* **Stated problem A**: According to the source, what are the "good" or "bad" labels for each review obtained from?
**** Source
This is a Demo on IMDB dataset, where documents are movie reviews. Labels are annotations “good” or “bad” for each review obtained from ratings.
The purpose of a model is to predict the “good” or “bad” from the review text. It is essentially the same problem as predicting “spam” or “not spam” from the email text.

--------------------------------train -------------------------
(pos) I highly recommend this movie.
(neg) I do not recommend this movie to anybody.
(neg) It is a waste of time.
(pos) Good fun stuff !
(neg) It's just not worth your time.
--------------------------------------------------------------
---------------------------------- test --------------------------
(neg) I do not recommend this movie unless you are prepared for the biggest waste of money and time of your life.
(neg) This movie was the slowest and most boring so called horror that I have ever seen.
(neg) The film is not worth watching.
(pos) A wonderful film
(pos) This is a really nice and sweet movie that the entire family can enjoy.
-------------------------------------------------------------------

Gather ngrams only once from the training set. Use these ngrams to compute matching scores for both training set and test set. Make sure the same ngrams are used and the orders are the same.

Procedure:

connected to index
there are 10 documents in the index.
number of training documents = 5
there are 2 classes in the training set.
********
* **Stated problem B**: Return every line of the rows below that contains the word "wooden".
**** Records for processing
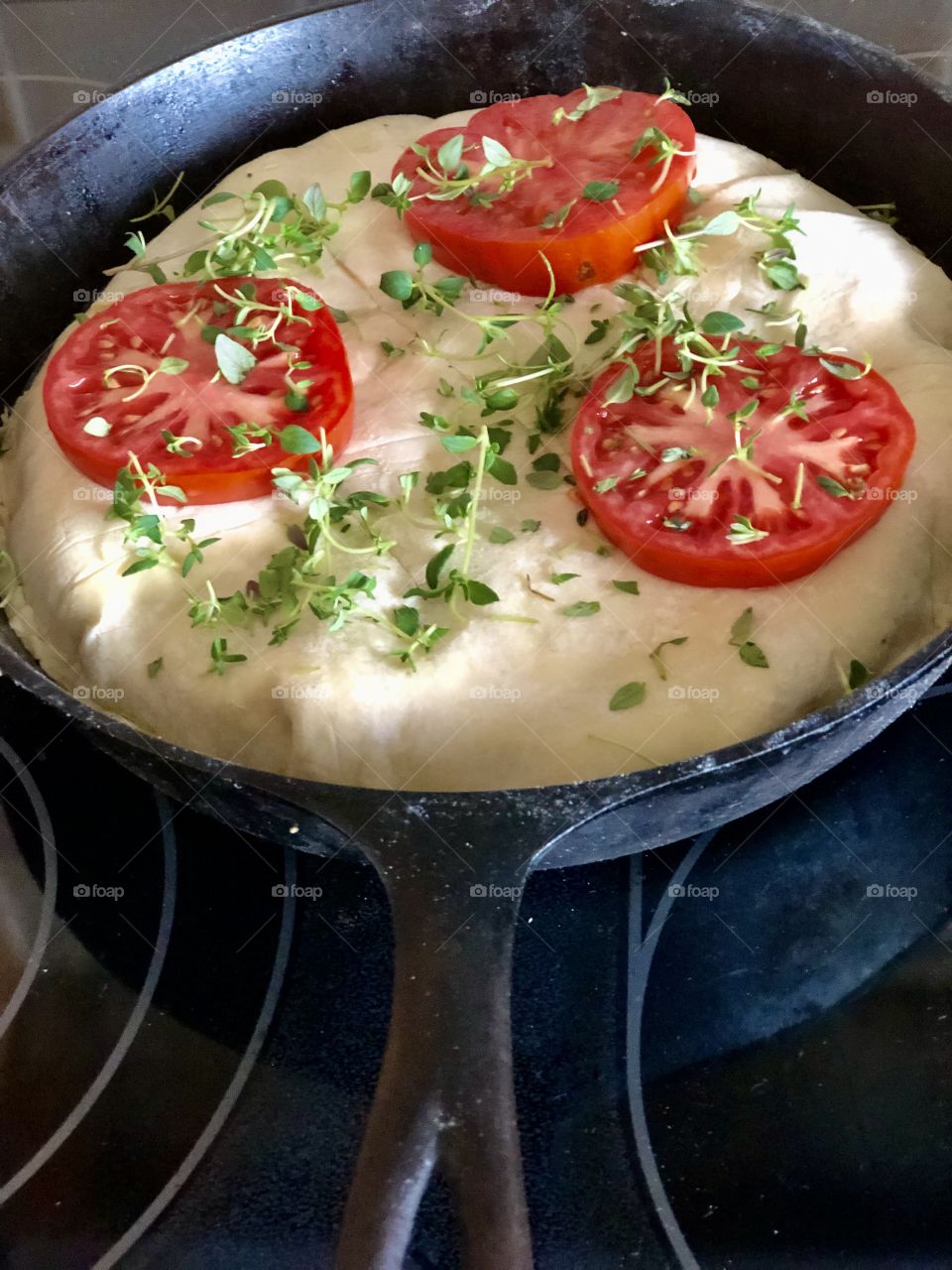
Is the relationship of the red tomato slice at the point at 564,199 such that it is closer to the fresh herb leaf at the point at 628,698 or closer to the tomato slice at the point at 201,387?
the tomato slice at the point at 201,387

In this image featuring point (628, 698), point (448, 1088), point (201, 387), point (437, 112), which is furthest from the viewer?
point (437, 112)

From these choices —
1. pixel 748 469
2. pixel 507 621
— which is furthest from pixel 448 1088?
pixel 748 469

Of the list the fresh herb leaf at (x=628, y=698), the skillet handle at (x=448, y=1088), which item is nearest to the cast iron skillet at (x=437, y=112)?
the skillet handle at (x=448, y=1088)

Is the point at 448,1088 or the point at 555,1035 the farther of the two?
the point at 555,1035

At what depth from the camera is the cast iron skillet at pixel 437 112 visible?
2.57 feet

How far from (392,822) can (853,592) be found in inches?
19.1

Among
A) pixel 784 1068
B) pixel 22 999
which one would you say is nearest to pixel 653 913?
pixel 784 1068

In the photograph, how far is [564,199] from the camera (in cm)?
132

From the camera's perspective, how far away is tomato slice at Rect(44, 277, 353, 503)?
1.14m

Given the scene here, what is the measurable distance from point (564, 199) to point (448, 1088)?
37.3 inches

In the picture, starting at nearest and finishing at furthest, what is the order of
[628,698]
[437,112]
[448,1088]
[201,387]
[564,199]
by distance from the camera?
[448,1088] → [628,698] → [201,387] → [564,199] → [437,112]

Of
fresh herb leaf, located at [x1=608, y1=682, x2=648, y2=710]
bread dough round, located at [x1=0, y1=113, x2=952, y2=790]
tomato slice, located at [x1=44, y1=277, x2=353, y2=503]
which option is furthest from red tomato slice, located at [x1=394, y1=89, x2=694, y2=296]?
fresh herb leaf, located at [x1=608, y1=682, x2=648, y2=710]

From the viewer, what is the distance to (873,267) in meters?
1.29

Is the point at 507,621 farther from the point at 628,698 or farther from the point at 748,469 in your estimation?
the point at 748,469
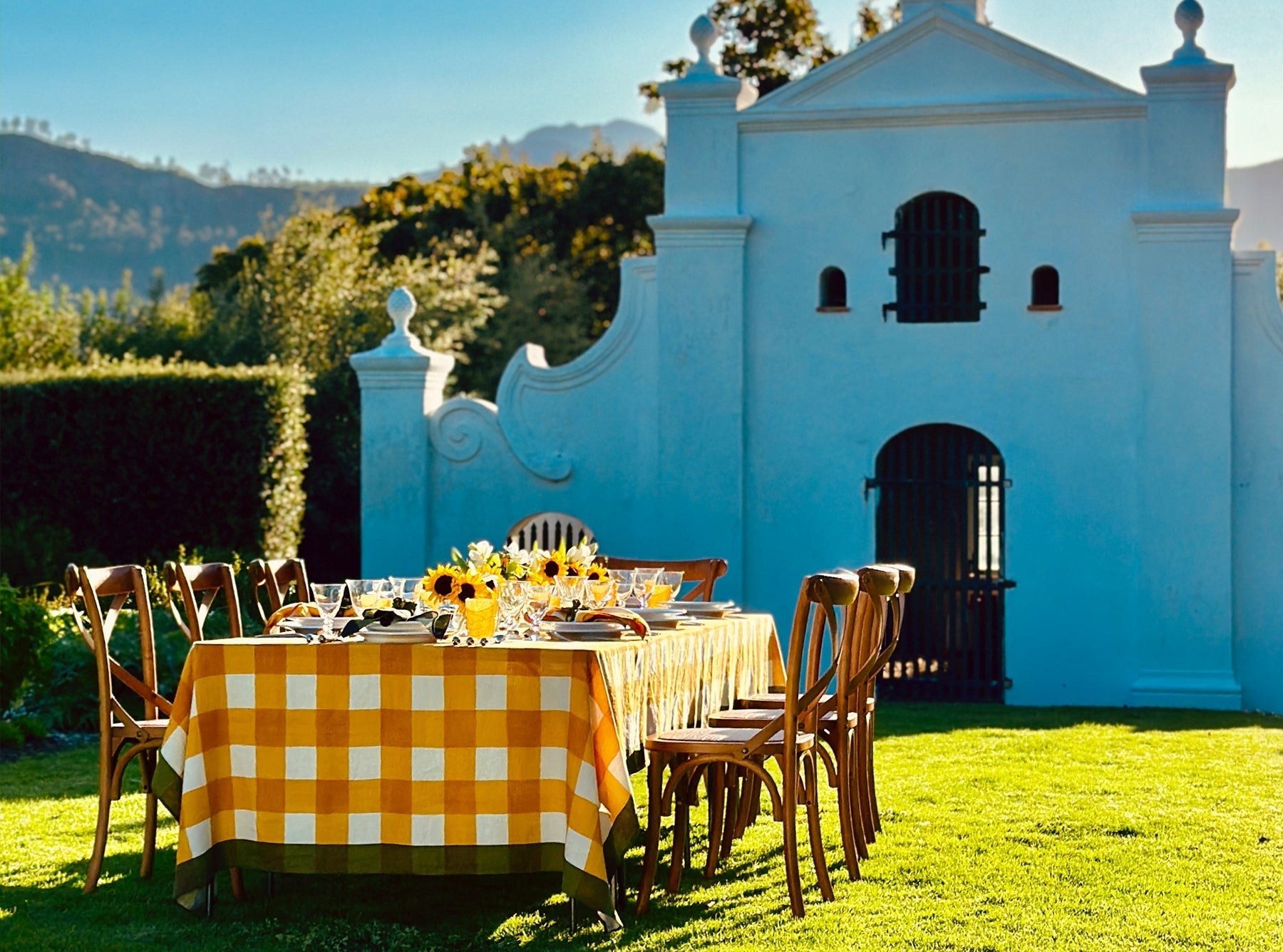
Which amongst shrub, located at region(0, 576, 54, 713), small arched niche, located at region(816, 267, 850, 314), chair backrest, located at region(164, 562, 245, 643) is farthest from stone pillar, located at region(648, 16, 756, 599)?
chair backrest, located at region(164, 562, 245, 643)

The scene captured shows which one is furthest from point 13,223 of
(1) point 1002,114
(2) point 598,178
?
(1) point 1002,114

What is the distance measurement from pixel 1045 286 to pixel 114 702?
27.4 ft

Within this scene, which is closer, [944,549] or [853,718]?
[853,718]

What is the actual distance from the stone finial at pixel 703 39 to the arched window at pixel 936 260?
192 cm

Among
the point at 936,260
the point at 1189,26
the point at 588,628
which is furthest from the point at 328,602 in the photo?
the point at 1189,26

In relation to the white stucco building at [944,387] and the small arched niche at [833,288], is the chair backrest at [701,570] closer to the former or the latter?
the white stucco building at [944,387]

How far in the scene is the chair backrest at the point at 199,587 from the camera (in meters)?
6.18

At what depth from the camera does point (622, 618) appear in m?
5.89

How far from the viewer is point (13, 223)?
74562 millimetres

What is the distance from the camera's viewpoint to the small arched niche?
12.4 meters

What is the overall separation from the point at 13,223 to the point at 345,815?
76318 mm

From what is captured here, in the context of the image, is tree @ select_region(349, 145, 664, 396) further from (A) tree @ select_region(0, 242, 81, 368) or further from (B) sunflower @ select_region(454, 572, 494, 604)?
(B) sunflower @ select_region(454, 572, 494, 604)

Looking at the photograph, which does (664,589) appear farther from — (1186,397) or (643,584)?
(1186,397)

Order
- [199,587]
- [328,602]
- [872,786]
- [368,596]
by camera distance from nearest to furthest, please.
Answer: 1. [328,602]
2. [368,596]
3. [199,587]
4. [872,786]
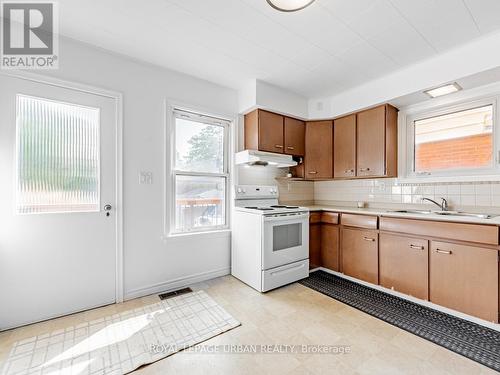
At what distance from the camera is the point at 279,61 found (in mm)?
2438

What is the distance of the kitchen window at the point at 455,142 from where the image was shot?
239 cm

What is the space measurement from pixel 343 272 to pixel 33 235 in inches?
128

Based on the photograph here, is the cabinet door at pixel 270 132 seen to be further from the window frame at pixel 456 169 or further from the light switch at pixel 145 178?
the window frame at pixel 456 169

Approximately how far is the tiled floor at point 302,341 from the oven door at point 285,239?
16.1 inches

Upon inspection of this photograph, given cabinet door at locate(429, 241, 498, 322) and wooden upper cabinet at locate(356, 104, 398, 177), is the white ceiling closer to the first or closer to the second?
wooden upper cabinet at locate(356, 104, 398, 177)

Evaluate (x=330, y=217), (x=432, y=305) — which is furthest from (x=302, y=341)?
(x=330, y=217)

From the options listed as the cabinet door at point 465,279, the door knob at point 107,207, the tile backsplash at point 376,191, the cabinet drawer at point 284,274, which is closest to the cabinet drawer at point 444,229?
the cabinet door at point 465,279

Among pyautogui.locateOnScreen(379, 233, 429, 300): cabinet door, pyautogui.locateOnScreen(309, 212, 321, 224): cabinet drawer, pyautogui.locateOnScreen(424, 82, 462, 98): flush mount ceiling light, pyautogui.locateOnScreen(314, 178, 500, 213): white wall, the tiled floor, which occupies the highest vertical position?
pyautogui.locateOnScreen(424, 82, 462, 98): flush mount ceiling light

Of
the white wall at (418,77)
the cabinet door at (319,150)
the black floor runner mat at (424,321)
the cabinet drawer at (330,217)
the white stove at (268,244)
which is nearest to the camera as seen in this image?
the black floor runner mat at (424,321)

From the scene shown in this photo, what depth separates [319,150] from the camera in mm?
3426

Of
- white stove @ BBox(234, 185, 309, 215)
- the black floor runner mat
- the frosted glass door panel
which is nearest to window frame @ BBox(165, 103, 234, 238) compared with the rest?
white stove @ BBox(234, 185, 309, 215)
********
* **Task answer A**: They are obtained from ratings.

* **Task answer B**:
Upon inspection of this photograph, given cabinet door at locate(429, 241, 498, 322) and wooden upper cabinet at locate(356, 104, 398, 177), is the white ceiling closer to the first or closer to the second?
wooden upper cabinet at locate(356, 104, 398, 177)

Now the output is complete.